_ЗАДАНИЯ К РАБОТЕ_
1. Кто, согласно тексту о сознании, исключил сознание из предмета науки в семнадцатом столетии?
2. Продолжите текст о сознании, начав сразу после его последнего предложения.

_ТЕКСТ ДОКУМЕНТА_
········

Мы обнаружим, что когда мы пытаемся устанавливать факты, давление на традиционные категории и терминологию становится почти невыносимым и они начинают раскалываться под нагрузкой. То, что я скажу, прозвучит почти что самопротиворечиво: с одной стороны, я буду утверждать, что сознание есть всего лишь обычное биологическое свойство нашего мира, но при этом я также попытаюсь показать, почему мы находим чуть ли не буквально немыслимым, чтобы это было именно так.

Наш современный взгляд на мир начал развиваться еще в семнадцатом столетии, и его развитие продолжается вплоть до конца двадцатого столетия. Исторически одним из ключей к этому развитию явилось исключение сознания из предмета науки Декартом, Галилеем и другими в семнадцатом столетии. Согласно картезианскому взгляду, собственно естественные науки исключили “сознание”, res cogitans и стали иметь дело только с “материей”, res extensa. Разделение сознания и материи оказалось в семнадцатом столетии полезным эвристическим инструментом, который в значительной степени способствовал прогрессу, имевшему место в науках. Тем не менее само это разделение вносит путаницу в философском отношении, и в двадцатом столетии оно стало серьезнейшим препятствием к научному пониманию места сознания в рамках окружающего мира. Одна из главных целей этой книги — попытаться убрать данное препятствие и вернуть сознание в предмет науки в качестве биологического феномена, подобного любому другому. Чтобы осуществить это, нам потребуется ответить на дуалистические возражения современных картезианцев.

········

_ДАННЫЕ УПРАЖНЕНИЯ_

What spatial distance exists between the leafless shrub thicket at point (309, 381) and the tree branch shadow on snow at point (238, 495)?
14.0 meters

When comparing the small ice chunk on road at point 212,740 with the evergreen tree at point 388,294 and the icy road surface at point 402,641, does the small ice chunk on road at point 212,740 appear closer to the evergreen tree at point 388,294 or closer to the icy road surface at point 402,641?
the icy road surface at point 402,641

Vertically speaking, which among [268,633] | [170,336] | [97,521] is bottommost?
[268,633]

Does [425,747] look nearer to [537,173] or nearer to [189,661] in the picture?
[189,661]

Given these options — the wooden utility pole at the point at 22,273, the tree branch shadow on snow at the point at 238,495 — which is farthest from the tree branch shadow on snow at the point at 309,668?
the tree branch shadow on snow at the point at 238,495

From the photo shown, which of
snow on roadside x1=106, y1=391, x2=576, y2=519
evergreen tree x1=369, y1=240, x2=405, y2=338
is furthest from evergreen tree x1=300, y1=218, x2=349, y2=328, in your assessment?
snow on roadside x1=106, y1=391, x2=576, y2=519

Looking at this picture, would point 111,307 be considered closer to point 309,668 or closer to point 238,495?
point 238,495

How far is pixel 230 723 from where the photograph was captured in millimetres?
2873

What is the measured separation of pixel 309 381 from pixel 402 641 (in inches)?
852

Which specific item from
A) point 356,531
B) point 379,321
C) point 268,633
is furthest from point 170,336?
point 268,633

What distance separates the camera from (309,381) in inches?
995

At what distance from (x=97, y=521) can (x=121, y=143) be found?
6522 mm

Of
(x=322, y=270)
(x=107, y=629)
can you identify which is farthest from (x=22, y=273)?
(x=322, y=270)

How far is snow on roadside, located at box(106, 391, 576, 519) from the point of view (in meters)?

········

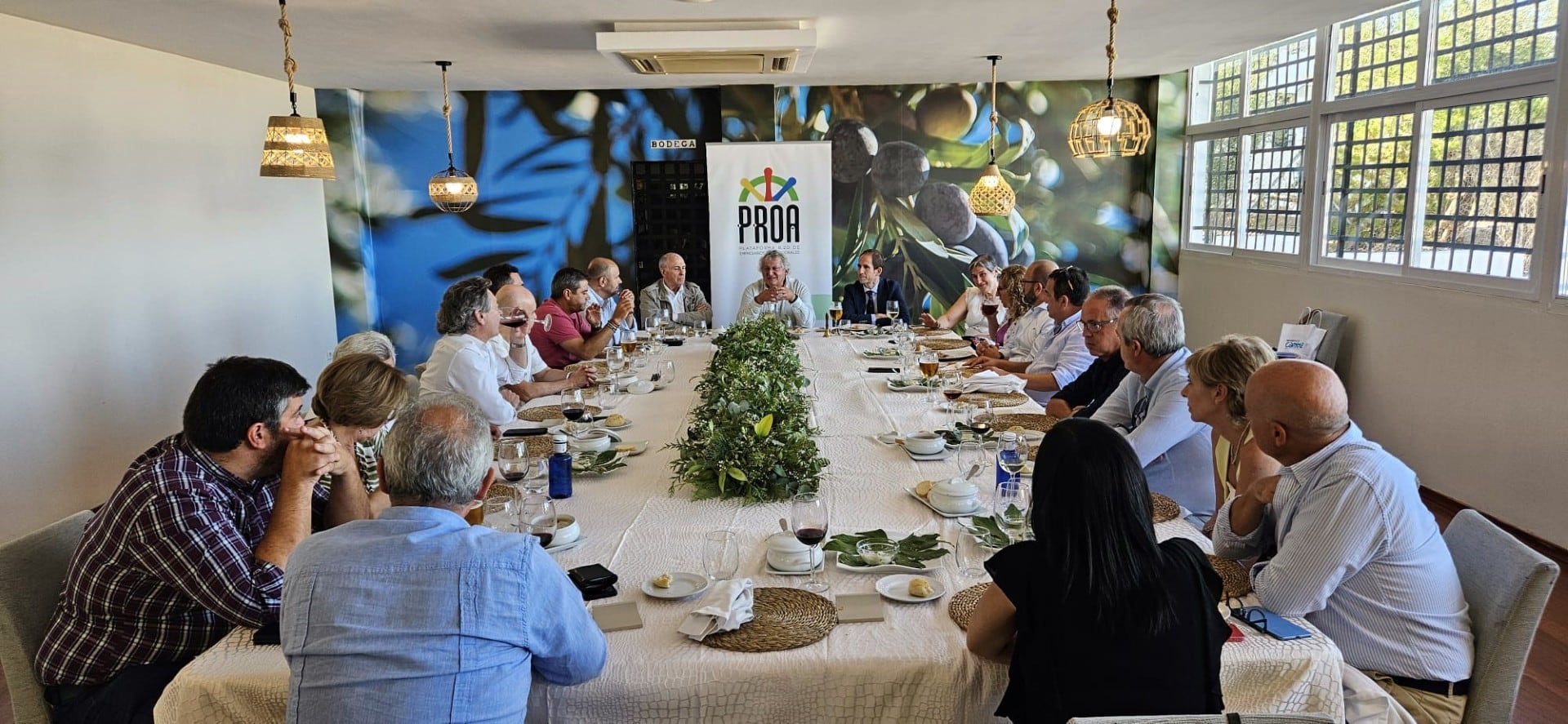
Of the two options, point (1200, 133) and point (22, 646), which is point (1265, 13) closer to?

········

_ОТВЕТЫ ПО ПОРЯДКУ_
1. Декарт, Галилей и другие.

2.
Нет необходимости говорить о том, что наш “научный” взгляд на мир крайне сложен и включает в себя все общепринятые теории относительно того, какого рода местом является вселенная и как в ней все работает. То есть он включает теории, располагающиеся от квантовой механики и теории относительности до теории тектонических плит в геологии и теории ДНК для объяснения передачи наследственности. К примеру, в настоящее время он включает убеждение в существовании черных дыр, микробную теорию болезней и гелиоцентрическое объяснение солнечной системы. Некоторые черты этого взгляда на мир очень приблизительны, другие же хорошо установлены. По крайней мере, две черты его столь фундаментальны и так хорошо установлены, что уже не являются чем-то необязательным для разумных высокообразованных людей настоящей эры. В самом деле, они в значительной части являются определяющими для современного взгляда на мир. Это — атомарная теория материи и эволюционная теория в биологии. Разумеется, подобно любой другой теории, они могли бы быть опровергнуты последующим исследованием, но в настоящее время свидетельства в их пользу настолько велики, что их не так то просто охватить. Дабы поместить сознание в пределы нашего понимания мира, нам следует делать это, принимая во внимание эти две теории.

Согласно атомарной теории материи, вселенная полностью состоит из крайне малых физических феноменов, которые мы находим удобным, хотя это и не вполне точно, называть “частицами”. Все большие и среднего размера сущности в нашем мире, вроде планет, галактик, автомобилей и пальто, состоят из меньших сущностей, которые, в свою очередь, состоят из атомов, которые сами состоят из субатомных частиц. Примерами частиц служат электроны, атомы водорода и молекулы воды. Как это подтверждают данные примеры, большие частицы состоят из меньших; и по-прежнему много неясности и споров относительно идентификации изначально наименьших частиц. Мы, по крайней мере, по двум причинам несколько затрудняемся употреблять слово “частица”. Во-первых, представляется более точным описывать наиболее базисные из этих сущностей скорее как точки массы/энергии, чем как протяженные в пространстве сущности. И во-вторых, что более радикально, согласно квантовой механике, до тех пор, пока их не измеряют и им не препятствуют некоторым образом, “частицы” типа электронов ведут себя скорее как волны, нежели как частицы. Тем не менее для удобства я буду придерживаться слова “частица”.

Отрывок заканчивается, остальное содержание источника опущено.